Bullet-proof Backpacks

This is so wrong on so many levels I don’t even know where to begin.

These are backpacks lined with light-weight bulletproof sheeting so that your child can “use it as a shield” when some kid goes postal and starts shooting up their school. Yes, you read that right.

I really can’t decide if the guys who came up with this idea should be slapped for taking the fear-mongering up to 11, or if they should be slapped for trying to cash in on the fear-mongering. The only thing I know for sure is that these guys need to be slapped. Very, very hard. Preferrably with one of their backpacks.

I’m sorry to be in such a pissy, rant-y mood this morning, but have we all just plain gone nuts? Is there really no one left who can maintain the slightest, most tenuous grasp on reality? Obviously these people can’t, nor can their “thousands of customers”. I suppose it could be worse — they could have festive Halloween decorations on them.

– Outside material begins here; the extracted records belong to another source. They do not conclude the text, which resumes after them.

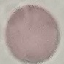

{
  "result": "no malaria parasites detected",
  "image_type": "cell patch, automatically extracted from a larger field of view and resized to 64 × 64 pixels",
  "capture": "smartphone camera at the microscope eyepiece",
  "stain": "Giemsa",
  "preparation": "thin blood film"
}State the preparation type.
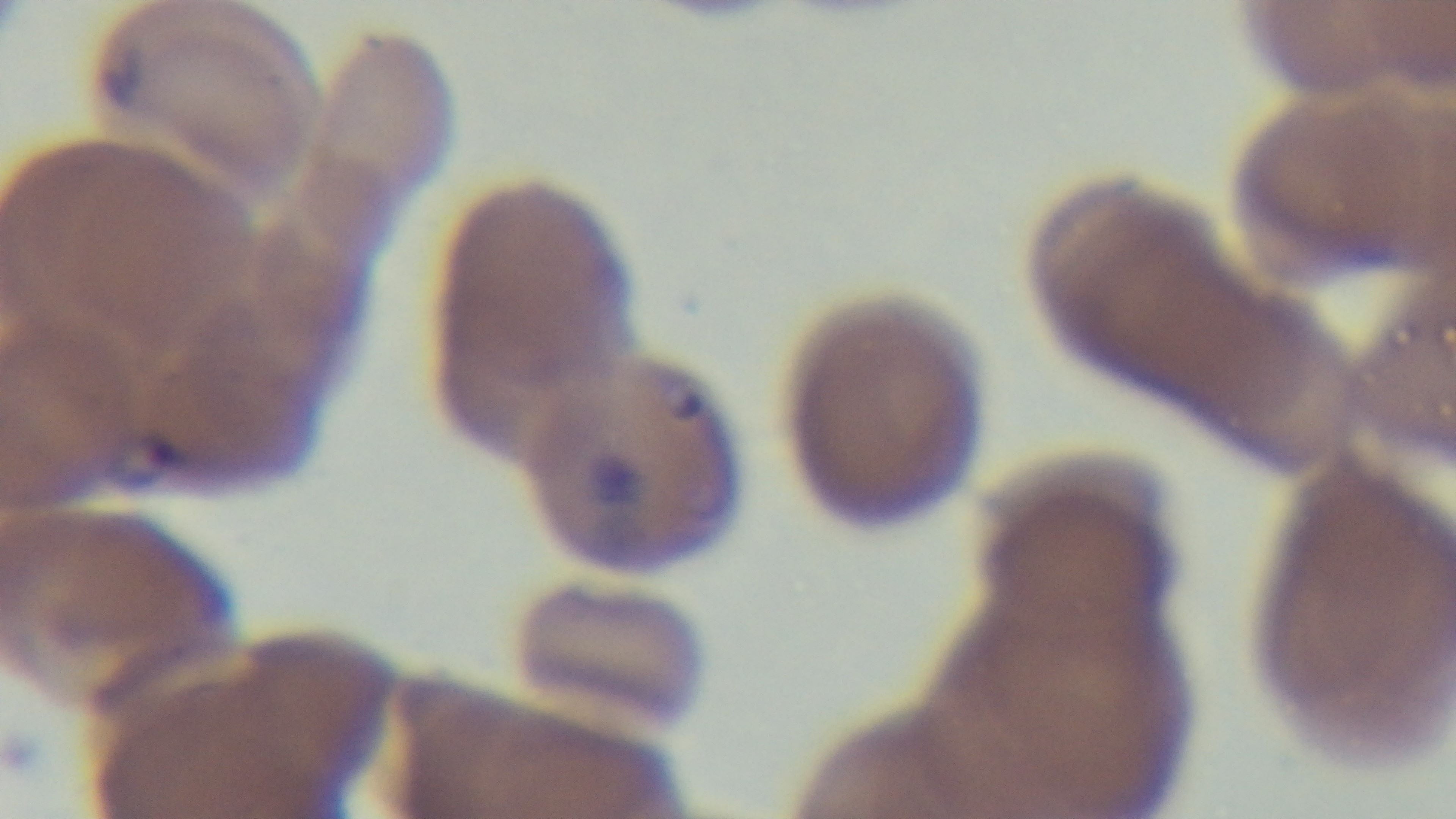
A thin smear.

malaria status = positive
stain = Giemsa
modality = light microscopy
objective = 100x oil immersion
capture = mounted 4K digital camera
field of view = one from the slideReport the malaria status of this cell.
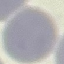
Uninfected.

Thin blood smear. Giemsa stain. Photographed with a smartphone camera at the microscope eyepiece. Automatically extracted cell patch, resized to 64 × 64 pixels.Identify the cell.
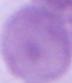
An erythrocyte.

Summary:
  - Magnification: 1000x
  - Modality: photomicrograph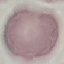

result = negative for malaria parasites
capture = smartphone camera at the microscope eyepiece
preparation = thin blood smear
stain = Giemsa
image type = automatically extracted cell patch, resized to 64 × 64 pixelsIdentify the preparation type.
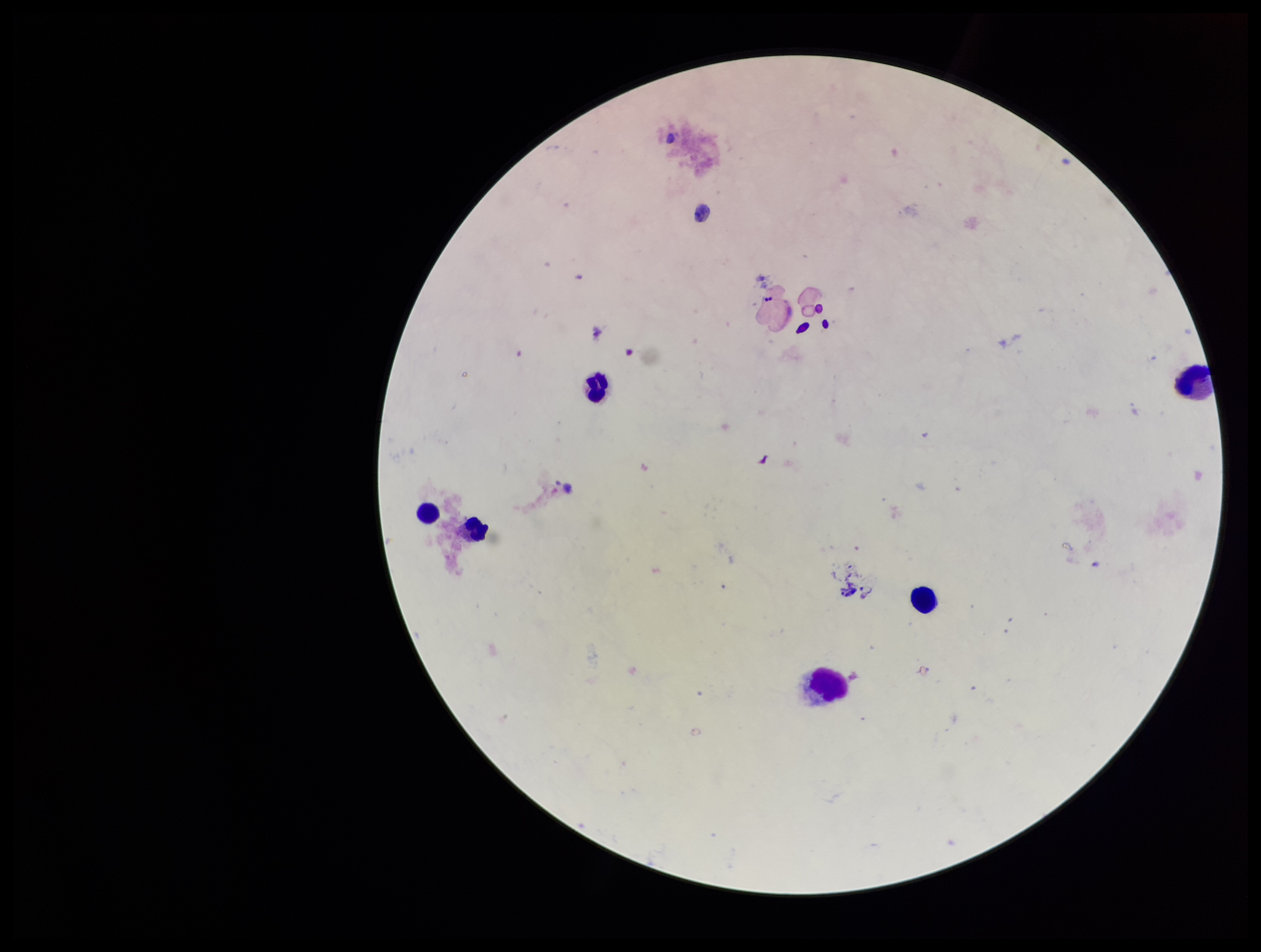

It is a thick blood smear.

Patient malaria status: negative. Parasite count: 0. Giemsa stain. Plasmodium parasites: none seen. One field from this slide. Leukocyte count: 6. Photographed through the microscope eyepiece with a smartphone camera. Image is 1261×952 pixels.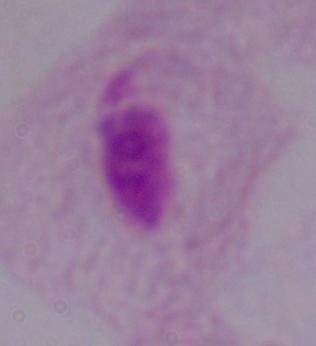

identification = trichomonad
magnification = 1000x
modality = micrograph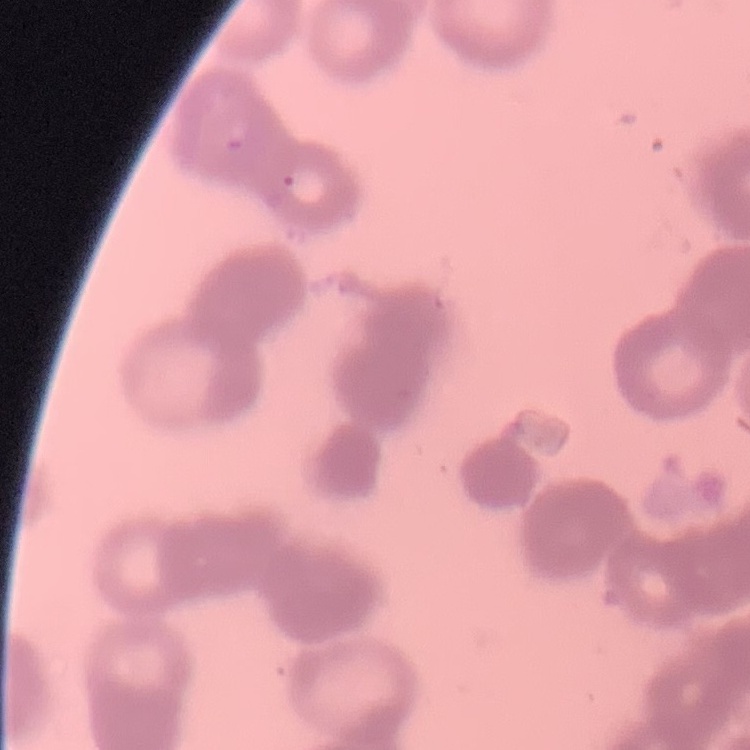

erythrocyte morphology = rouleaux formation
preparation = thin peripheral smear
image type = square crop of a larger photomicrograph
stain = Field's or GiemsaReport the malaria status of this cell.
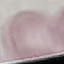
It is uninfected.

image type = cell patch, automatically extracted from a larger field of view and resized to 64 × 64 pixels
capture = smartphone camera at the microscope eyepiece
preparation = thin blood film
stain = GiemsaState the blood parasite species.
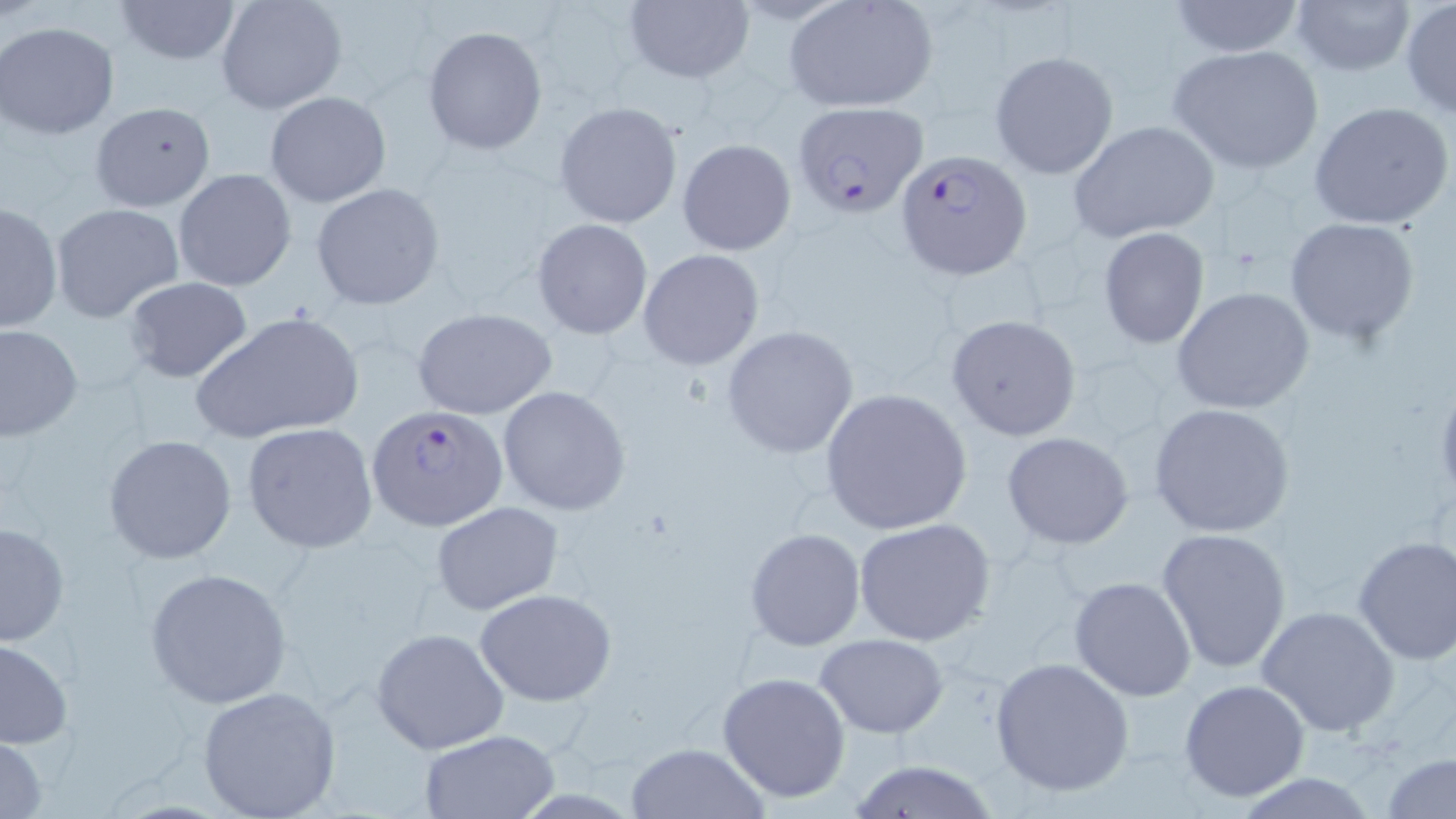

Plasmodium falciparum.

stain = May-Grünwald-Giemsa
preparation = thin blood smear
magnification = 1000x
uninfected red blood cell locations = approximate bounding boxes as [x1, y1, x2, y2] in pixels: [111, 0, 243, 64], [215, 0, 347, 114], [1289, 0, 1417, 76], [620, 1, 754, 87], [783, 1, 940, 111], [1165, 1, 1307, 58], [1401, 1, 1456, 119], [1, 22, 121, 139], [422, 26, 547, 155], [1168, 44, 1325, 174], [988, 50, 1119, 179], [265, 92, 391, 208], [90, 101, 216, 211], [555, 101, 683, 230], [1309, 101, 1456, 232], [1068, 121, 1221, 244], [676, 137, 797, 256], [174, 168, 296, 291], [310, 183, 445, 310], [0, 200, 63, 333], [51, 201, 185, 323], [1282, 217, 1422, 344], [532, 219, 652, 338], [1097, 227, 1210, 350], [636, 248, 766, 371], [123, 276, 253, 383], [1171, 286, 1315, 415], [413, 309, 557, 421], [190, 311, 365, 446], [944, 313, 1080, 441], [1, 323, 82, 443], [720, 325, 858, 459], [1431, 377, 1456, 507], [497, 384, 632, 516], [820, 388, 972, 535], [1149, 402, 1297, 538], [242, 422, 378, 553], [1002, 430, 1134, 549], [103, 434, 237, 564], [431, 501, 564, 614], [855, 519, 998, 648], [0, 521, 70, 646], [744, 527, 866, 651], [1156, 527, 1293, 672], [1350, 534, 1456, 667], [145, 566, 295, 708], [1069, 576, 1197, 702], [474, 588, 616, 706], [1255, 604, 1399, 736], [371, 627, 510, 755], [814, 634, 951, 738], [0, 637, 74, 748], [990, 656, 1134, 798], [718, 671, 851, 804], [1178, 679, 1311, 804], [196, 686, 342, 818], [417, 729, 559, 818], [0, 734, 50, 818], [624, 741, 769, 819], [1380, 751, 1455, 819], [842, 759, 1004, 817]
Plasmodium falciparum-infected red blood cell locations = approximate bounding boxes as [x1, y1, x2, y2] in pixels: [793, 102, 929, 216], [896, 150, 1029, 278], [366, 403, 507, 532]
modality = optical microscopy
field of view = single
image size = 1456×819 pixels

Why just stop at a lead-lined backpack, I ask you. Why not dress your kid from head to toe in body armor and drive them to school in a tank? And while you’re at it, you could REALLY keep your kid safe by blowing up the school with your tank, killing all the other kids inside it as a pre-emptive strike so that none of them could ever hurt your kid on a shooting spree. Hell, fuck that, let’s just kill EVERY SINGLE CHILD IN AMERICA so none of them could ever use a gun to hurt somebody. That’s what we’re doing in Iraq, right? Killing them there so they can’t kill us here? It sure would save a lot of time if we just rounded up every child in America and executed them for their future crimes against humanity! That sure would stop all the school shootings. Sounds reasonable, doesn’t it?

Where’s this all going to end, I ask you? Where?